### Information shown

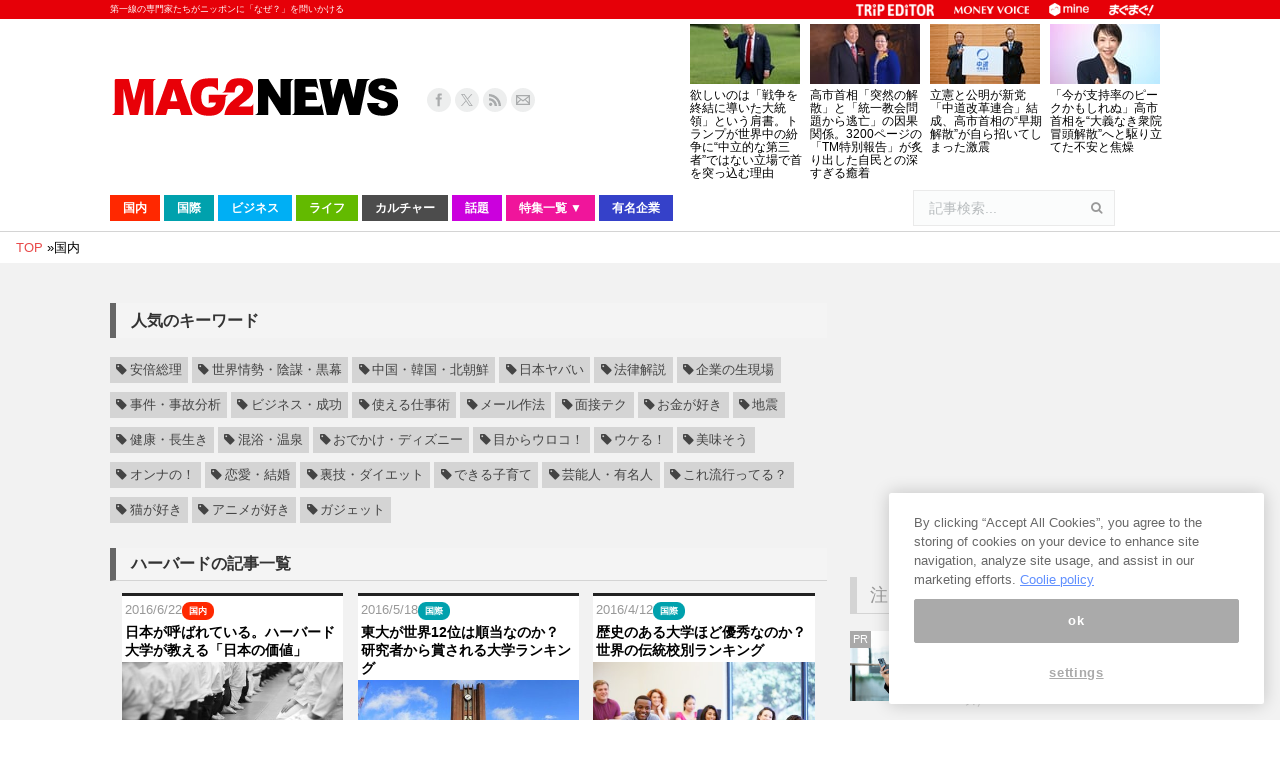

--- FILE ---
content_type: text/html; charset=utf-8
request_url: https://www.google.com/recaptcha/api2/aframe
body_size: 268
content:
<!DOCTYPE HTML><html><head><meta http-equiv="content-type" content="text/html; charset=UTF-8"></head><body><script nonce="5iNTtzuqi6JbQwPW6wM6jw">/** Anti-fraud and anti-abuse applications only. See google.com/recaptcha */ try{var clients={'sodar':'https://pagead2.googlesyndication.com/pagead/sodar?'};window.addEventListener("message",function(a){try{if(a.source===window.parent){var b=JSON.parse(a.data);var c=clients[b['id']];if(c){var d=document.createElement('img');d.src=c+b['params']+'&rc='+(localStorage.getItem("rc::a")?sessionStorage.getItem("rc::b"):"");window.document.body.appendChild(d);sessionStorage.setItem("rc::e",parseInt(sessionStorage.getItem("rc::e")||0)+1);localStorage.setItem("rc::h",'1768871839193');}}}catch(b){}});window.parent.postMessage("_grecaptcha_ready", "*");}catch(b){}</script></body></html>

--- FILE ---
content_type: application/javascript; charset=UTF-8
request_url: https://www.mag2.com/p/news/wp-content/plugins/scroll-to-anchor/js/scroll-to-anchor.min.js?ver=4.5.26
body_size: 364
content:
jQuery(document).ready(function($){$('a[href*="#"]').not('a[href="#"]').not('a[href*="#respond"]').not('.woocommerce a[href*="#tab"]').on("click",function(e){var t=this.href.split("#");if(""===t[1])return e.preventDefault(),!1;var r=window.location.href.split("#")[0],n=$("#"+t[1]);return r=r.replace(/\/$/,""),t[0]=t[0].replace(/\/$/,""),t[0]===r?($("html, body").animate({scrollTop:n.offset().top-sta_settings.distance},parseInt(sta_settings.speed,10)),e.preventDefault(),!1):(window.location.href=this.href,!1)})});

--- FILE ---
content_type: application/javascript; charset=utf-8;
request_url: https://dalc.valuecommerce.com/app3?p=890560888&_s=https%3A%2F%2Fwww.mag2.com%2Fp%2Fnews%2Ftag%2F%25E3%2583%258F%25E3%2583%25BC%25E3%2583%2590%25E3%2583%25BC%25E3%2583%2589&vf=iVBORw0KGgoAAAANSUhEUgAAAAMAAAADCAYAAABWKLW%2FAAAAMklEQVQYVwEnANj%2FAQEWAP9oWNcAMJI0AAEovQP%2F6dKdAPn7YQABbQqK%2F5nO0ACZKKYAHtEP2df82rIAAAAASUVORK5CYII%3D
body_size: 5186
content:
vc_linkswitch_callback({"t":"696ed79b","r":"aW7XmwACR00DEY-gCooD7AqKCJTYuw","ub":"aW7XmQALKL0DEY%2BgCooBbQqKBthanw%3D%3D","vcid":"EUdoKjW83Sj3ehE4bAjk_b0w1J151ugwJfqkJUN5cfMLe-GUkZt0FIbZWMb4r5iODS3JWyEbN5qOD-wmFTL1G_hGaWISnz30Yck7wvh3mZQ","vcpub":"0.149325","jtb.co.jp":{"a":"2549714","m":"2161637","g":"9b06b2dbbb","sp":"utm_source%3Dvcdom%26utm_medium%3Daffiliate"},"welove.expedia.co.jp":{"a":"2438503","m":"2382533","g":"5bde4831d0","sp":"eapid%3D0-28%26affcid%3Djp.network.valuecommerce.general_mylink."},"l":5,"www.hotpepper.jp?vos=nhppvccp99002":{"a":"2594692","m":"2262623","g":"1daa97aba3","sp":"vos%3Dnhppvccp99002"},"7netshopping.jp":{"a":"2602201","m":"2993472","g":"e5e980f98c"},"p":890560888,"www.matsukiyo.co.jp/store/online":{"a":"2494620","m":"2758189","g":"128364508c"},"s":3696225,"fcf.furunavi.jp":{"a":"2773224","m":"3267352","g":"bf18dd09d8","sp":"utm_source%3Dvc%26utm_medium%3Daffiliate%26utm_campaign%3Dproduct_detail"},"dom.jtb.co.jp":{"a":"2549714","m":"2161637","g":"9b06b2dbbb","sp":"utm_source%3Dvcdom%26utm_medium%3Daffiliate"},"biz.travel.yahoo.co.jp":{"a":"2761515","m":"2244419","g":"5692618b8c"},"qoo10.jp":{"a":"2858864","m":"3560897","g":"3a812e958c"},"mini-shopping.yahoo.co.jp":{"a":"2821580","m":"2201292","g":"b1579e948c"},"furunavi.jp":{"a":"2773224","m":"3267352","g":"bf18dd09d8","sp":"utm_source%3Dvc%26utm_medium%3Daffiliate%26utm_campaign%3Dproduct_detail"},"shopping.geocities.jp":{"a":"2821580","m":"2201292","g":"b1579e948c"},"www.expedia.co.jp":{"a":"2438503","m":"2382533","g":"5bde4831d0","sp":"eapid%3D0-28%26affcid%3Djp.network.valuecommerce.general_mylink."},"www.jtb.co.jp/kokunai":{"a":"2549714","m":"2161637","g":"9b06b2dbbb","sp":"utm_source%3Dvcdom%26utm_medium%3Daffiliate"},"shopping.jtb.co.jp":{"a":"2762033","m":"3270889","g":"4a1b5165d0","sp":"utm_source%3Dvc%26utm_medium%3Daffiliate%26utm_campaign%3Dmylink"},"www.asoview.com":{"a":"2698489","m":"3147096","g":"81dba00b8c"},"brand.asoview.com":{"a":"2698489","m":"3147096","g":"81dba00b8c"},"stg.activityjapan.com":{"a":"2913705","m":"3393757","g":"3103478c8c"},"www.matsukiyo.co.jp":{"a":"2494620","m":"2758189","g":"128364508c"},"furusato-special.asahi.co.jp":{"a":"2875238","m":"3617634","g":"24dc19fd8c"},"www.jtb.co.jp/kokunai_htl":{"a":"2549714","m":"2161637","g":"9b06b2dbbb","sp":"utm_source%3Dvcdom%26utm_medium%3Daffiliate"},"activityjapan.com":{"a":"2913705","m":"3393757","g":"3103478c8c"},"d1ys6hwpe74y8z.cloudfront.net":{"a":"2817906","m":"3414447","g":"0d1c75898c"},"travel.yahoo.co.jp":{"a":"2761515","m":"2244419","g":"5692618b8c"},"www.omni7.jp":{"a":"2602201","m":"2993472","g":"e5e980f98c"},"paypaystep.yahoo.co.jp":{"a":"2821580","m":"2201292","g":"b1579e948c"},"www.netmile.co.jp":{"a":"2438503","m":"2382533","g":"5bde4831d0","sp":"eapid%3D0-28%26affcid%3Djp.network.valuecommerce.general_mylink."},"www.ozmall.co.jp":{"a":"2686083","m":"2209755","g":"3918c00d8c"},"tabelog.com":{"a":"2797472","m":"3366797","g":"1667a23d8c"},"lohaco.yahoo.co.jp":{"a":"2686782","m":"2994932","g":"9e8764d78c"},"wwwtst.hotpepper.jp":{"a":"2594692","m":"2262623","g":"1daa97aba3","sp":"vos%3Dnhppvccp99002"},"paypaymall.yahoo.co.jp":{"a":"2821580","m":"2201292","g":"b1579e948c"},"bit.ly":{"a":"2773224","m":"3267352","g":"bf18dd09d8","sp":"utm_source%3Dvc%26utm_medium%3Daffiliate%26utm_campaign%3Dproduct_detail"},"www.hotpepper.jp":{"a":"2594692","m":"2262623","g":"1daa97aba3","sp":"vos%3Dnhppvccp99002"},"furusato.asahi.co.jp":{"a":"2875238","m":"3617634","g":"24dc19fd8c"},"external-test-pc.staging.furunavi.com":{"a":"2773224","m":"3267352","g":"bf18dd09d8","sp":"utm_source%3Dvc%26utm_medium%3Daffiliate%26utm_campaign%3Dproduct_detail"},"www.jtb.co.jp/kokunai_hotel":{"a":"2549714","m":"2161637","g":"9b06b2dbbb","sp":"utm_source%3Dvcdom%26utm_medium%3Daffiliate"},"jalan.net":{"a":"2513343","m":"2130725","g":"9bf38b718c"},"www.jtb.co.jp":{"a":"2549714","m":"2161637","g":"9b06b2dbbb","sp":"utm_source%3Dvcdom%26utm_medium%3Daffiliate"},"www.matsukiyococokara-online.com":{"a":"2494620","m":"2758189","g":"128364508c"},"lohaco.jp":{"a":"2686782","m":"2994932","g":"9e8764d78c"},"7net.omni7.jp":{"a":"2602201","m":"2993472","g":"e5e980f98c"},"shopping.yahoo.co.jp":{"a":"2821580","m":"2201292","g":"b1579e948c"},"www.jtbonline.jp":{"a":"2549714","m":"2161637","g":"9b06b2dbbb","sp":"utm_source%3Dvcdom%26utm_medium%3Daffiliate"},"www.ikyu.com":{"a":"2675907","m":"221","g":"0ff56a3488"},"app-external-test-pc.staging.furunavi.com":{"a":"2773224","m":"3267352","g":"bf18dd09d8","sp":"utm_source%3Dvc%26utm_medium%3Daffiliate%26utm_campaign%3Dproduct_detail"},"approach.yahoo.co.jp":{"a":"2821580","m":"2201292","g":"b1579e948c"},"furusatohonpo.jp":{"a":"2817906","m":"3414447","g":"0d1c75898c"},"yukoyuko.net":{"a":"2425172","m":"2178193","g":"4b19f6178c"},"restaurant.ikyu.com":{"a":"2349006","m":"2302203","g":"9e6fd7948c"},"service.expedia.co.jp":{"a":"2438503","m":"2382533","g":"5bde4831d0","sp":"eapid%3D0-28%26affcid%3Djp.network.valuecommerce.general_mylink."},"app.furunavi.jp":{"a":"2773224","m":"3267352","g":"bf18dd09d8","sp":"utm_source%3Dvc%26utm_medium%3Daffiliate%26utm_campaign%3Dproduct_detail"}})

######

- _Task_
All lines of the records above that carry the word "javascript" should be listed.

- _Answer box_
content_type: application/javascript; charset=UTF-8
content_type: application/javascript; charset=utf-8;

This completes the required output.